I read a little proposition that any quantity obtainable from rational numbers by a finite number of operations $+$, $-$, $\cdot$, $\div$, $\sqrt{{}}$ can be put in a standard form $\frac{p}{q}\cdot A$, where $\frac{p}{q}\in\mathbb{Q}$ and $A$ is an expression of only integers and $+$, $-$, $\cdot$, and $\sqrt{{}}$.
I don't think it's difficult to believe this is the case, but I don't know of a nice, clear way to prove it.
I tried to simplify the argument first by saying that any operation $+$, $-$, $\cdot$, $\div$ can be rewritten entirely in terms of $+$, since $-$ is the addition of a the additive inverse, $\cdot$ is repeated addition, and $\div$ is multiplication of the reciprocal.

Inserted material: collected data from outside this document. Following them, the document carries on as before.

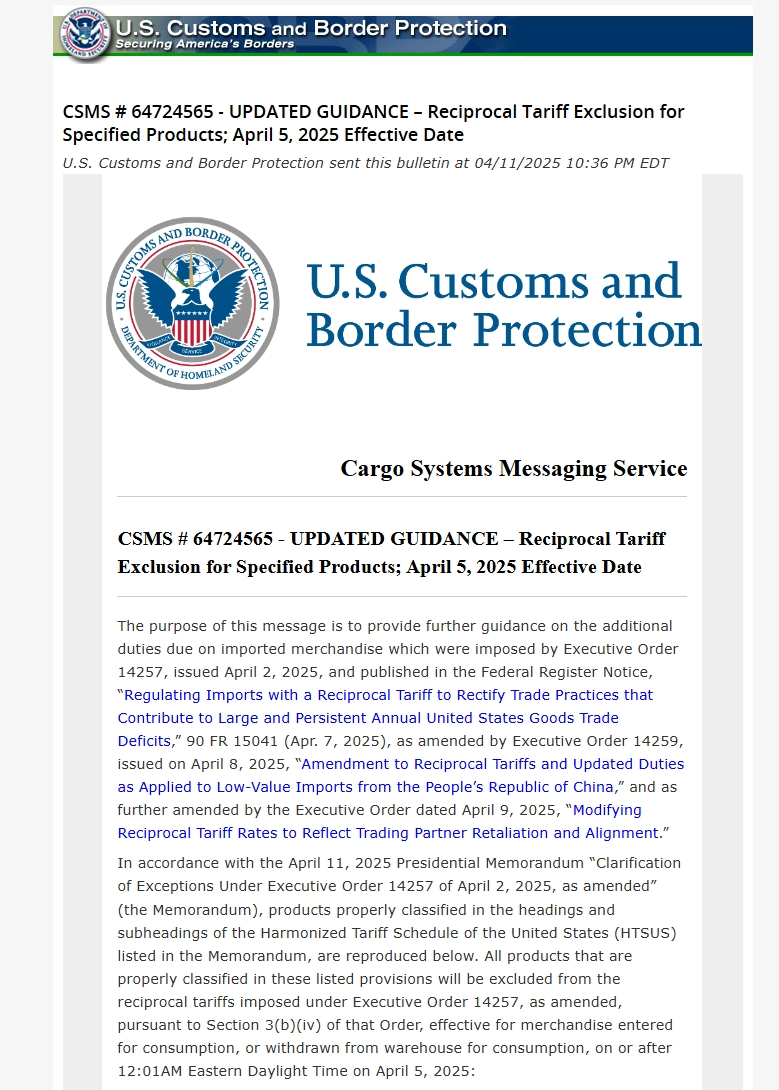 U.S. Customs and Border Protection
Securing America's Borders

CSMS # 64724565 - UPDATED GUIDANCE – Reciprocal Tariff Exclusion for Specified Products; April 5, 2025 Effective Date

U.S. Customs and Border Protection sent this bulletin at 04/11/2025 10:36 PM EDT

U.S. CUSTOMS AND BORDER PROTECTION
DEPARTMENT OF HOMELAND SECURITY

U.S. Customs and Border Protection

Cargo Systems Messaging Service

CSMS # 64724565 - UPDATED GUIDANCE – Reciprocal Tariff Exclusion for Specified Products; April 5, 2025 Effective Date

The purpose of this message is to provide further guidance on the additional duties due on imported merchandise which were imposed by Executive Order 14257, issued April 2, 2025, and published in the Federal Register Notice, "Regulating Imports with a Reciprocal Tariff to Rectify Trade Practices that Contribute to Large and Persistent Annual United States Goods Trade Deficits," 90 FR 15041 (Apr. 7, 2025), as amended by Executive Order 14259, issued on April 8, 2025, "Amendment to Reciprocal Tariffs and Updated Duties as Applied to Low-Value Imports from the People's Republic of China," and as further amended by the Executive Order dated April 9, 2025, "Modifying Reciprocal Tariff Rates to Reflect Trading Partner Retaliation and Alignment."

In accordance with the April 11, 2025 Presidential Memorandum "Clarification of Exceptions Under Executive Order 14257 of April 2, 2025, as amended" (the Memorandum), products properly classified in the headings and subheadings of the Harmonized Tariff Schedule of the United States (HTSUS) listed in the Memorandum, are reproduced below. All products that are properly classified in these listed provisions will be excluded from the reciprocal tariffs imposed under Executive Order 14257, as amended, pursuant to Section 3(b)(iv) of that Order, effective for merchandise entered for consumption, or withdrawn from warehouse for consumption, on or after 12:01AM Eastern Daylight Time on April 5, 2025:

I also decided that given a radicand consisting of rationals and operations $+$, $-$, $\cdot$, $\div$, you could then rewrite the radicand as a sum of rationals, and multiply the radical by $\frac{\sqrt{\Delta^2}}{\Delta}$, where $\Delta$ is some multiple of the denominators. This would put the radicand in standard form, with a fraction $\frac{1}{\Delta}$ outside the radical. For example, $ \sqrt{\frac{a}{b}+\frac{c}{d}}=\sqrt{\frac{ad+cb}{bd}}=\frac{\sqrt{(bd)^2}}{bd}\sqrt{\frac{ad+cb}{bd}}=\frac{1}{bd}\sqrt{(bd)(ad+cb)}. $
I suppose for nested radicals, the process could be repeated. Then any sequence of these operations can be put into a sum of terms with rational denominators by rationalizing any denominator, and then one could do the same procedure of pulling a common multiple of all the terms out in front to put the expression in standard form.
However, I wanted to formalize this idea, but it seems like there are so many different things to consider, that I don't know how to go about it. Is there a way to make basic induction work, or perhaps some other method? Thanks.